Application to redevelop the Crimble Restaurant site into luxury homes approved despite fire safety concerns

Date published: 21 October 2022


The transformation of a former restaurant into a six-home development that fire engines would ‘struggle to get to’ has been approved at a planning committee meeting at Number One Riverside on 20 October.

Rochdale Council’s planning committee believed changing the use of the historic Crimble Hall building was acceptable despite councillors’ concerns regarding green belt encroachment and the fact it does not meet fire service requirements.

The scheme for Crimble Hall includes demolishing ‘much of the existing building’ – although not the original structure or features.

It would also see five (revised from seven in the original application) new ‘executive homes’ built at the three-acre site between Rochdale and Heywood.

The additional dwellings, designed to be larger, higher-value family homes would be accessed by Crimble Lane, which Councillor Peter Malcolm, who was formerly in the fire service, was not convinced would fit a fire engine comfortably.

 

The new site layout for the Crimble Hall site. Photo - Paul Butler Associates site layout and landscape plan for Richmond Berkeley Ltd
The new site layout for the Crimble Hall site.
Photo - Paul Butler Associates site layout and landscape plan for Richmond Berkeley Ltd

 

This was a concern for Greater Manchester Fire and Rescue Service as well who recommended a sprinkler system to allow longer response times – this was not made mandatory by the planning team despite the applicant saying they would oblige.

“I do not think a fire engine would get up there,” Councillor Malcolm said.

Planning officers stated that it was not a problem when the restaurant was active, which is why they have not taken forward GMFRS’ recommendation. They deemed a restaurant to be more of a fire risk than six homes.
 


The layout of the site means the development would go into green belt land, which raised the eyebrows of councillors Stephen Anstee, Peter Winkler and Billy Sheerin. They all said this application ‘does not meet the special circumstances’ to build on green belt.

Officers hit back at this by stating that the redistribution of the land meant there would actually be more green space after the development was complete. Jennifer Heywood, representing the neighbouring Crimble Hall Farm, addressed the committee to raise her objections.

“I have responded in writing to this but I have received no response,” she said. “Access is the main issue for me.

“We have three generations of farmers who have lived there and there is a private, unadopted road and we don’t want to get in disputes with people going down there. I also want you to consider the legacy left in this area once they have taken their money and left.

“We don’t want that lane to become a rat run.”

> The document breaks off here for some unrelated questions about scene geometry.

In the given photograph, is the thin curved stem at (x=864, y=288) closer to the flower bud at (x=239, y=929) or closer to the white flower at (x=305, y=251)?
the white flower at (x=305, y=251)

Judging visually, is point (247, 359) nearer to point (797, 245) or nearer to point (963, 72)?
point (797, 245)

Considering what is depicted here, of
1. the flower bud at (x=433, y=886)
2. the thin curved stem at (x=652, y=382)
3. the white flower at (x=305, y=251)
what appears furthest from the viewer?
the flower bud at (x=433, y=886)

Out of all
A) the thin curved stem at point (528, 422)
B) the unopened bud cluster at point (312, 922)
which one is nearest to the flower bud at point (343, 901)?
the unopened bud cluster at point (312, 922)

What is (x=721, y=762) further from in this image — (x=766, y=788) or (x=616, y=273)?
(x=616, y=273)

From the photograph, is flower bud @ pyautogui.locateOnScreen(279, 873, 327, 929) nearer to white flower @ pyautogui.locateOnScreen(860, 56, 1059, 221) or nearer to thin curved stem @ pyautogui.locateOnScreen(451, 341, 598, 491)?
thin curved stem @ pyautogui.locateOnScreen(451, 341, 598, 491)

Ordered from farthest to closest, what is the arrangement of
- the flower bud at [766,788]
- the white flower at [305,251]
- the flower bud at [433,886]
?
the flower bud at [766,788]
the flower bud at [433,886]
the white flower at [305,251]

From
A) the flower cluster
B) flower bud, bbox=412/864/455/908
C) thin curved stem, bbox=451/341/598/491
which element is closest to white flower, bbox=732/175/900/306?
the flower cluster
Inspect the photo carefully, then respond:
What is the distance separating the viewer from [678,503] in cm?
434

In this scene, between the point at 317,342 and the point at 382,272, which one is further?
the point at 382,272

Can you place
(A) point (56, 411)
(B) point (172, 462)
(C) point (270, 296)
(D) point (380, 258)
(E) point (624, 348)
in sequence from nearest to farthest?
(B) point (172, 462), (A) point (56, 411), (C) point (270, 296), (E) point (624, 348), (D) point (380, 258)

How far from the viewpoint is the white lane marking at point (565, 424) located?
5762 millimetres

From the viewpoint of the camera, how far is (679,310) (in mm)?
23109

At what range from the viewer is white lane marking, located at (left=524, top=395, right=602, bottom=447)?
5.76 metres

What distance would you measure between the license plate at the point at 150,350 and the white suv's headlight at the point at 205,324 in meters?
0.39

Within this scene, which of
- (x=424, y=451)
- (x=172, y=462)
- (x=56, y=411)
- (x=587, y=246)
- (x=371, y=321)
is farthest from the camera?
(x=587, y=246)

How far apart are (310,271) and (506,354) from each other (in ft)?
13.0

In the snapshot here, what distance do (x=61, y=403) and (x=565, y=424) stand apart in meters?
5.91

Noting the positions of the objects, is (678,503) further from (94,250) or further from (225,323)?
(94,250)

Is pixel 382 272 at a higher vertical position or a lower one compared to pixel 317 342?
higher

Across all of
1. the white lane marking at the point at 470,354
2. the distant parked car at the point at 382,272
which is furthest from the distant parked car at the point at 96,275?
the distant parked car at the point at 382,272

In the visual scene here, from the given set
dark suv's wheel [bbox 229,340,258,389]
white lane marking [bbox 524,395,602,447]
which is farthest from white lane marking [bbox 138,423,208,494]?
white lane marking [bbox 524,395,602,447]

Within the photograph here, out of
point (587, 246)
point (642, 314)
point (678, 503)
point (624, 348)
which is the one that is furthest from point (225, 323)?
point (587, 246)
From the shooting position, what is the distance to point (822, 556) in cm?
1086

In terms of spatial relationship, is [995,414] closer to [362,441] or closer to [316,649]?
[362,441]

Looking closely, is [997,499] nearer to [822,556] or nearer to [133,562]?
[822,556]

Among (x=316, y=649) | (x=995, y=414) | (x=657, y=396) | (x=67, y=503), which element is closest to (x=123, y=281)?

She accepted that Crimble Hall needed to be brought back into use, but didn’t want the farm to suffer from people encroaching on their land and blocking up the lanes – to the detriment of their livestock.

A condition in the approval, which was passed by a tight margin, was included to provide Jennifer and her family with a copy of the decision stating their rights if people decided to create access to their fields. 

Dom Murphy, who represented the applicant at the committee meeting, assured councillors that all the pre-20th century elements of the Hall would remain intact – only the elevations added by the restaurant would be axed. He hoped that this plan would bring back a historic building into the community.